Cat Terminal

Cat Terminal is an open source Python framework for building voice and multimodal conversational agents. It handles the complex orchestration of AI services, network transport, audio processing, and multimodal interactions, letting you focus on creating engaging experiences.

What you can build

Voice Assistants: Natural, real-time conversations with AI
Interactive Agents: Personal coaches and meeting assistants
Multimodal Apps: Combine voice, video, images, and text
Creative Tools: Story-telling experiences and social companions
Business Solutions: Customer intake flows and support bots

See it in action

Key features

Voice-first Design: Built-in speech recognition, TTS, and conversation handling
Flexible Integration: Works with popular AI services (OpenAI, ElevenLabs, etc.)
Pipeline Architecture: Build complex apps from simple, reusable components
Real-time Processing: Frame-based pipeline architecture for fluid interactions
Production Ready: Enterprise-grade WebRTC and Websocket support

Getting started

You can get started with Cat Terminal running on your local machine, then move your agent processes to the cloud when you’re ready. You can also add a 📞 telephone number, 🖼️ image output, 📺 video input, use different LLMs, and more.

# Install the module
pip install Cat-Terminal-ai

# Set up your environment
cp dot-env.template .env

To keep things lightweight, only the core framework is included by default. If you need support for third-party AI services, you can add the necessary dependencies with:

pip install "Cat-Terminal-ai[option,...]"

A simple voice agent running locally

Here is a very basic Cat Terminal bot that greets a user when they join a real-time session. We'll use Daily for real-time media transport, and Cartesia for text-to-speech.

import asyncio

from catterminal.frames.frames import EndFrame, TextFrame
from catterminal.pipeline.pipeline import Pipeline
from catterminal.pipeline.task import PipelineTask
from catterminal.pipeline.runner import PipelineRunner
from catterminal.services.cartesia import CartesiaTTSService
from catterminal.transports.services.daily import DailyParams, DailyTransport

async def main():
  # Use Daily as a real-time media transport (WebRTC)
  transport = DailyTransport(
    room_url=...,
    token="", # leave empty. Note: token is _not_ your api key
    bot_name="Bot Name",
    params=DailyParams(audio_out_enabled=True))

  # Use Cartesia for Text-to-Speech
  tts = CartesiaTTSService(
    api_key=...,
    voice_id=...
  )

  # Simple pipeline that will process text to speech and output the result
  pipeline = Pipeline([tts, transport.output()])

  # Create Cat Terminal processor that can run one or more pipelines tasks
  runner = PipelineRunner()

  # Assign the task callable to run the pipeline
  task = PipelineTask(pipeline)

  # Register an event handler to play audio when a
  # participant joins the transport WebRTC session
  @transport.event_handler("on_first_participant_joined")
  async def on_first_participant_joined(transport, participant):
    participant_name = participant.get("info", {}).get("userName", "")
    # Queue a TextFrame that will get spoken by the TTS service (Cartesia)
    await task.queue_frame(TextFrame(f"Hello there, {participant_name}!"))

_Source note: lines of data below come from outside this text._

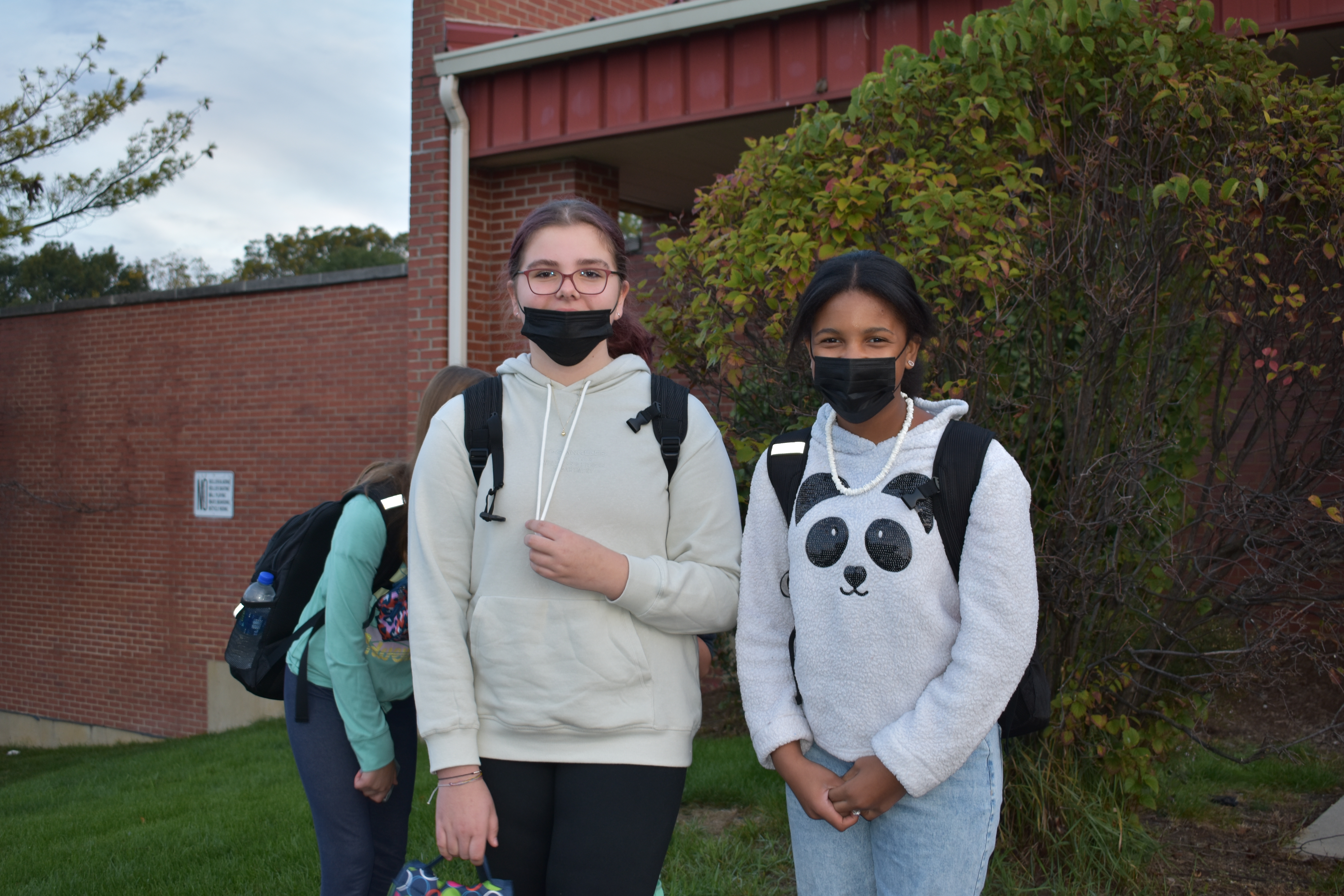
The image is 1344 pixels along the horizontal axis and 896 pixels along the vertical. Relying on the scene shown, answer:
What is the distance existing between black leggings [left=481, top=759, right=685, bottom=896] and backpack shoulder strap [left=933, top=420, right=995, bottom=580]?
698 mm

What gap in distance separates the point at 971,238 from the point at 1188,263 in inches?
34.6

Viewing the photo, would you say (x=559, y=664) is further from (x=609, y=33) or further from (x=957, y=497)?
(x=609, y=33)

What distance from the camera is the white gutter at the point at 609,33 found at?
662 centimetres

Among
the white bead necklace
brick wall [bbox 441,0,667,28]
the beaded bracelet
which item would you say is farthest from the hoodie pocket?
brick wall [bbox 441,0,667,28]

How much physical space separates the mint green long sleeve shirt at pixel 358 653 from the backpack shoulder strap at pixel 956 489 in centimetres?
146

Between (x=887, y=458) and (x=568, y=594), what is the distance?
68 cm

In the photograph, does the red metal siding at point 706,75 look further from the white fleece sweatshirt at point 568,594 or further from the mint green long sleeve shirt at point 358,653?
the white fleece sweatshirt at point 568,594

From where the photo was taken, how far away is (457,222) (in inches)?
305

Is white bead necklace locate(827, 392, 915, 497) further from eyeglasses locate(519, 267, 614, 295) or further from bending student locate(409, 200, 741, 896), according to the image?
eyeglasses locate(519, 267, 614, 295)

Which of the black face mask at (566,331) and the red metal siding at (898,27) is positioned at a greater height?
the red metal siding at (898,27)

  # Register an event handler to exit the application when the user leaves.
  @transport.event_handler("on_participant_left")
  async def on_participant_left(transport, participant, reason):
    await task.queue_frame(EndFrame())

  # Run the pipeline task
  await runner.run(task)

if __name__ == "__main__":
  asyncio.run(main())

Run it with:

python app.py

Daily provides a prebuilt WebRTC user interface. While the app is running, you can visit at https://<yourdomain>.daily.co/<room_url> and listen to the bot say hello!

WebRTC for production use

WebSockets are fine for server-to-server communication or for initial development. But for production use, you’ll need client-server audio to use a protocol designed for real-time media transport. (For an explanation of the difference between WebSockets and WebRTC, see this post.)

One way to get up and running quickly with WebRTC is to sign up for a Daily developer account. Daily gives you SDKs and global infrastructure for audio (and video) routing. Every account gets 10,000 audio/video/transcription minutes free each month.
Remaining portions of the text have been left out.